Please pull out every one of the items below and reproduce each line verbatim.

• Data section:
□ □ □

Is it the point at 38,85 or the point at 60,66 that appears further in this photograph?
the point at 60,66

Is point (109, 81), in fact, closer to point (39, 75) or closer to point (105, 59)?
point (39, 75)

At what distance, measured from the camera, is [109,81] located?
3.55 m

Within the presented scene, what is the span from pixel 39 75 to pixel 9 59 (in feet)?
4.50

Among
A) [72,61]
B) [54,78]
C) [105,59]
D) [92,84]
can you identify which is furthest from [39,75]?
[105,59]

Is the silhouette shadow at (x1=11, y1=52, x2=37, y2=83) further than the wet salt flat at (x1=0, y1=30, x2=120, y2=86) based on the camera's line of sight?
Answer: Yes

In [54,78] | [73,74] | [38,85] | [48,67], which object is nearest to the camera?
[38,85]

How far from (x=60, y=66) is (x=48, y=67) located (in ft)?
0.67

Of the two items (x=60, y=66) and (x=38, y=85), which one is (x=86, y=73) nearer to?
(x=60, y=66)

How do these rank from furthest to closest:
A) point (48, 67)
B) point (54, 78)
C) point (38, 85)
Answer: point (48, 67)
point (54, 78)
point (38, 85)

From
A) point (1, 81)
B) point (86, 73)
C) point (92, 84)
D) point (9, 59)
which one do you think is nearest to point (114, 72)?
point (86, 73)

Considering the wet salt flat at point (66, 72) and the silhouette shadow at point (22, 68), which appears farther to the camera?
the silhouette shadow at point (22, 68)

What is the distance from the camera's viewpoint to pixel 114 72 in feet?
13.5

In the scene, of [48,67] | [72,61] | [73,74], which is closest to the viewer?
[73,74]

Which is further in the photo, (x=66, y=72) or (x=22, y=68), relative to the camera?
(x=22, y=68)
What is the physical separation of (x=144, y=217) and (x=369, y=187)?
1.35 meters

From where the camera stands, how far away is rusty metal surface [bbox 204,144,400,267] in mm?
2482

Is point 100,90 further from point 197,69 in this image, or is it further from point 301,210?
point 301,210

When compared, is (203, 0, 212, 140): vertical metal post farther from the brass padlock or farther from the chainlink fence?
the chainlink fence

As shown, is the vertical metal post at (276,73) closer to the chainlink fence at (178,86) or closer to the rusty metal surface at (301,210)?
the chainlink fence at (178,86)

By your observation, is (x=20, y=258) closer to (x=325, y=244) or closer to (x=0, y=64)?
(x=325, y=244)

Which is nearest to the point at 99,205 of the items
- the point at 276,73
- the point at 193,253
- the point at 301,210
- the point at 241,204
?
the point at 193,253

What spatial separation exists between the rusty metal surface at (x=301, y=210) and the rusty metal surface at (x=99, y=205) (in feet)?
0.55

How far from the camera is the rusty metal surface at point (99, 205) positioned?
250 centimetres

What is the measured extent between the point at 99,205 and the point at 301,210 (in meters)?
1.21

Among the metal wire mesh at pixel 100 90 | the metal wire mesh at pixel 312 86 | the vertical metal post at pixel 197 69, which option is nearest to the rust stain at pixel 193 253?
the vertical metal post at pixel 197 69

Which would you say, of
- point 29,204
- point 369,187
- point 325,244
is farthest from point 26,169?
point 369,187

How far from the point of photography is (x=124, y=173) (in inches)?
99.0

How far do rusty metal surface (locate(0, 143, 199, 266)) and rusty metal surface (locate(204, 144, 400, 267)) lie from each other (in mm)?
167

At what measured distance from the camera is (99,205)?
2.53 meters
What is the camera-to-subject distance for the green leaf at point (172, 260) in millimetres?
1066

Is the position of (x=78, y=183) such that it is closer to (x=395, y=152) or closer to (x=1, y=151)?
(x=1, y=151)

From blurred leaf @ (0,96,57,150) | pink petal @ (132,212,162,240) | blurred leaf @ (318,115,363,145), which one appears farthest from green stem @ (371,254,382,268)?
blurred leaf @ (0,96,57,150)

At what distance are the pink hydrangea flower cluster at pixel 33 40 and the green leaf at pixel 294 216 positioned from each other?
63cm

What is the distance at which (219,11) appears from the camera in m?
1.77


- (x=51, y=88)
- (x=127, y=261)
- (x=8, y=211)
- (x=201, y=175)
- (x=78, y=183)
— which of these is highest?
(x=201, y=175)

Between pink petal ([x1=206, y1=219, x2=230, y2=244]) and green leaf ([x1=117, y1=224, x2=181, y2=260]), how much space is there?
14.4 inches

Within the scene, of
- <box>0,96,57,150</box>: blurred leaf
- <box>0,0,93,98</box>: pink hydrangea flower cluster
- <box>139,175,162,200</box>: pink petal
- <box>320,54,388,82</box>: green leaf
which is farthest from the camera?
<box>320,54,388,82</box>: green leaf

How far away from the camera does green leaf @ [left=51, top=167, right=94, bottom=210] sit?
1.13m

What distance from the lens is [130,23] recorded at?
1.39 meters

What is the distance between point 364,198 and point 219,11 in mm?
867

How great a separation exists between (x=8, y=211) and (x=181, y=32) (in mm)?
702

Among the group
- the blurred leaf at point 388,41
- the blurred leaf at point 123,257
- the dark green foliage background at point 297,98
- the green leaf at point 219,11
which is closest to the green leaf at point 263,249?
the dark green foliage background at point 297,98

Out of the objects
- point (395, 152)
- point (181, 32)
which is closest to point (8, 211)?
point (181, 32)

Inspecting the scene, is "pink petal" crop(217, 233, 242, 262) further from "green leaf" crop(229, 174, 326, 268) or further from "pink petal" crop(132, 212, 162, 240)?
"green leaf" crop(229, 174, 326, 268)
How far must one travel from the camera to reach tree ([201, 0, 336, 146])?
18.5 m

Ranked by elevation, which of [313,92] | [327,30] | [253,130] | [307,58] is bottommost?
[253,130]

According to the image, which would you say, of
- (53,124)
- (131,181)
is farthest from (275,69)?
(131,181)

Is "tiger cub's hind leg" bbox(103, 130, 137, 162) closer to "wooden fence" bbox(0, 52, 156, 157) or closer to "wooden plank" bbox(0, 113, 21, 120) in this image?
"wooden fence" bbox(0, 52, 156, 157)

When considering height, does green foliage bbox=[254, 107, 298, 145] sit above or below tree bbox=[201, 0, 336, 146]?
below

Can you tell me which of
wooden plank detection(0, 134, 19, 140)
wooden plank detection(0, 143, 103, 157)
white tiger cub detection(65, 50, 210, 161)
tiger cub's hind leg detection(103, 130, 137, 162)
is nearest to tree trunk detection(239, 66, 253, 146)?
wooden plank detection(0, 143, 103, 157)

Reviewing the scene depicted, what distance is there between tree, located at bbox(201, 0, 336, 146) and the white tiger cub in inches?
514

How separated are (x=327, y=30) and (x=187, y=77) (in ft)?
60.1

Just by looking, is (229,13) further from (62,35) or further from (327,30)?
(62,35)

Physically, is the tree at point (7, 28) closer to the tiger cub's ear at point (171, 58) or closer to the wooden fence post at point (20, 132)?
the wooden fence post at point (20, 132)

□ □ □

• Exercise response:
Is it the point at 38,85 or the point at 60,66 that appears further in this photograph?
the point at 60,66

Is point (109, 81), in fact, closer to point (39, 75) or closer to point (105, 59)?
point (39, 75)

At what distance, measured from the camera, is [109,81] located?
3.55 m

Within the presented scene, what is the span from pixel 39 75 to pixel 9 59 (in feet)?
4.50

Among
A) [72,61]
B) [54,78]
C) [105,59]
D) [92,84]
can you identify which is furthest from [39,75]?
[105,59]

Is the silhouette shadow at (x1=11, y1=52, x2=37, y2=83) further than the wet salt flat at (x1=0, y1=30, x2=120, y2=86) based on the camera's line of sight?
Answer: Yes

In [54,78] | [73,74] | [38,85] | [48,67], which object is nearest to the camera?
[38,85]

How far from (x=60, y=66) is (x=48, y=67) located (in ft)?
0.67

Of the two items (x=60, y=66) and (x=38, y=85), which one is (x=86, y=73) nearer to?
(x=60, y=66)

How do these rank from furthest to closest:
A) point (48, 67)
B) point (54, 78)
C) point (38, 85)
Answer: point (48, 67)
point (54, 78)
point (38, 85)

From
A) point (1, 81)
B) point (86, 73)
C) point (92, 84)
D) point (9, 59)
which one do you think is nearest to point (114, 72)?
point (86, 73)

Considering the wet salt flat at point (66, 72) and the silhouette shadow at point (22, 68), which appears farther to the camera?
the silhouette shadow at point (22, 68)

What is the distance from the camera's viewpoint to pixel 114 72 in feet?
13.5

In the scene, of [48,67] | [72,61] | [73,74], which is closest to the viewer?
[73,74]

Which is further in the photo, (x=66, y=72) or (x=22, y=68), relative to the camera?
(x=22, y=68)
What is the physical separation of (x=144, y=217) and (x=369, y=187)?
1.35 meters

From where the camera stands, how far away is rusty metal surface [bbox 204,144,400,267] in mm?
2482

Is point 100,90 further from point 197,69 in this image, or is it further from point 301,210?
point 301,210

When compared, is (203, 0, 212, 140): vertical metal post farther from the brass padlock or farther from the chainlink fence?
the chainlink fence

As shown, is the vertical metal post at (276,73) closer to the chainlink fence at (178,86) or closer to the rusty metal surface at (301,210)?
the chainlink fence at (178,86)

By your observation, is (x=20, y=258) closer to (x=325, y=244) or closer to (x=0, y=64)?
(x=325, y=244)

Which is nearest to the point at 99,205 of the items
- the point at 276,73
- the point at 193,253
- the point at 301,210
- the point at 241,204
?
the point at 193,253

What spatial separation exists between the rusty metal surface at (x=301, y=210) and the rusty metal surface at (x=99, y=205) (in feet)?
0.55

How far from the camera is the rusty metal surface at point (99, 205) positioned?
250 centimetres

What is the measured extent between the point at 99,205 and the point at 301,210 (in meters)?
1.21

Among the metal wire mesh at pixel 100 90 | the metal wire mesh at pixel 312 86 | the vertical metal post at pixel 197 69, which option is nearest to the rust stain at pixel 193 253?
the vertical metal post at pixel 197 69

Which would you say, of
- point 29,204
- point 369,187
- point 325,244
is farthest from point 26,169?
point 369,187

How far from the point of photography is (x=124, y=173) (in inches)?
99.0

How far do rusty metal surface (locate(0, 143, 199, 266)) and rusty metal surface (locate(204, 144, 400, 267)) lie from each other (in mm)?
167

At what measured distance from the camera is (99,205)?
2.53 meters
What is the camera-to-subject distance for the green leaf at point (172, 260) in millimetres?
1066

Is the position of (x=78, y=183) such that it is closer to (x=395, y=152) or closer to (x=1, y=151)?
(x=1, y=151)

From blurred leaf @ (0,96,57,150) | pink petal @ (132,212,162,240) | blurred leaf @ (318,115,363,145), which one appears farthest from green stem @ (371,254,382,268)?
blurred leaf @ (0,96,57,150)

At what distance are the pink hydrangea flower cluster at pixel 33 40 and the green leaf at pixel 294 216 positioned from each other?
63cm

What is the distance at which (219,11) appears from the camera in m?
1.77


- (x=51, y=88)
- (x=127, y=261)
- (x=8, y=211)
- (x=201, y=175)
- (x=78, y=183)
— which of these is highest?
(x=201, y=175)

Between pink petal ([x1=206, y1=219, x2=230, y2=244]) and green leaf ([x1=117, y1=224, x2=181, y2=260]), how much space is there?
14.4 inches

Within the scene, of
- <box>0,96,57,150</box>: blurred leaf
- <box>0,0,93,98</box>: pink hydrangea flower cluster
- <box>139,175,162,200</box>: pink petal
- <box>320,54,388,82</box>: green leaf
which is farthest from the camera?
<box>320,54,388,82</box>: green leaf

How far away from the camera does green leaf @ [left=51, top=167, right=94, bottom=210] sit?
1.13m

What distance from the lens is [130,23] recorded at?
1.39 meters

What is the distance between point 364,198 and point 219,11 in mm?
867

How great a separation exists between (x=8, y=211) and (x=181, y=32) (in mm)?
702

Among the group
- the blurred leaf at point 388,41
- the blurred leaf at point 123,257
- the dark green foliage background at point 297,98
- the green leaf at point 219,11
which is closest to the green leaf at point 263,249?
the dark green foliage background at point 297,98

Out of the objects
- point (395, 152)
- point (181, 32)
which is closest to point (8, 211)?
point (181, 32)

Inspecting the scene, is "pink petal" crop(217, 233, 242, 262) further from "green leaf" crop(229, 174, 326, 268) or further from "pink petal" crop(132, 212, 162, 240)?
"green leaf" crop(229, 174, 326, 268)
How far must one travel from the camera to reach tree ([201, 0, 336, 146])?
18.5 m

Ranked by elevation, which of [313,92] | [327,30] | [253,130] | [307,58] is bottommost?
[253,130]

According to the image, which would you say, of
- (53,124)
- (131,181)
is farthest from (275,69)?
(131,181)

Is "tiger cub's hind leg" bbox(103, 130, 137, 162) closer to "wooden fence" bbox(0, 52, 156, 157) or closer to "wooden plank" bbox(0, 113, 21, 120) in this image?
"wooden fence" bbox(0, 52, 156, 157)

When considering height, does green foliage bbox=[254, 107, 298, 145] sit above or below tree bbox=[201, 0, 336, 146]?
below

Can you tell me which of
wooden plank detection(0, 134, 19, 140)
wooden plank detection(0, 143, 103, 157)
white tiger cub detection(65, 50, 210, 161)
tiger cub's hind leg detection(103, 130, 137, 162)
is nearest to tree trunk detection(239, 66, 253, 146)?
wooden plank detection(0, 143, 103, 157)

Reviewing the scene depicted, what distance is there between tree, located at bbox(201, 0, 336, 146) and the white tiger cub in inches?
514

How separated are (x=327, y=30) and (x=187, y=77) (in ft)?
60.1

Just by looking, is (229,13) further from (62,35) or further from (327,30)?
(62,35)

Physically, is the tree at point (7, 28) closer to the tiger cub's ear at point (171, 58) or closer to the wooden fence post at point (20, 132)?
the wooden fence post at point (20, 132)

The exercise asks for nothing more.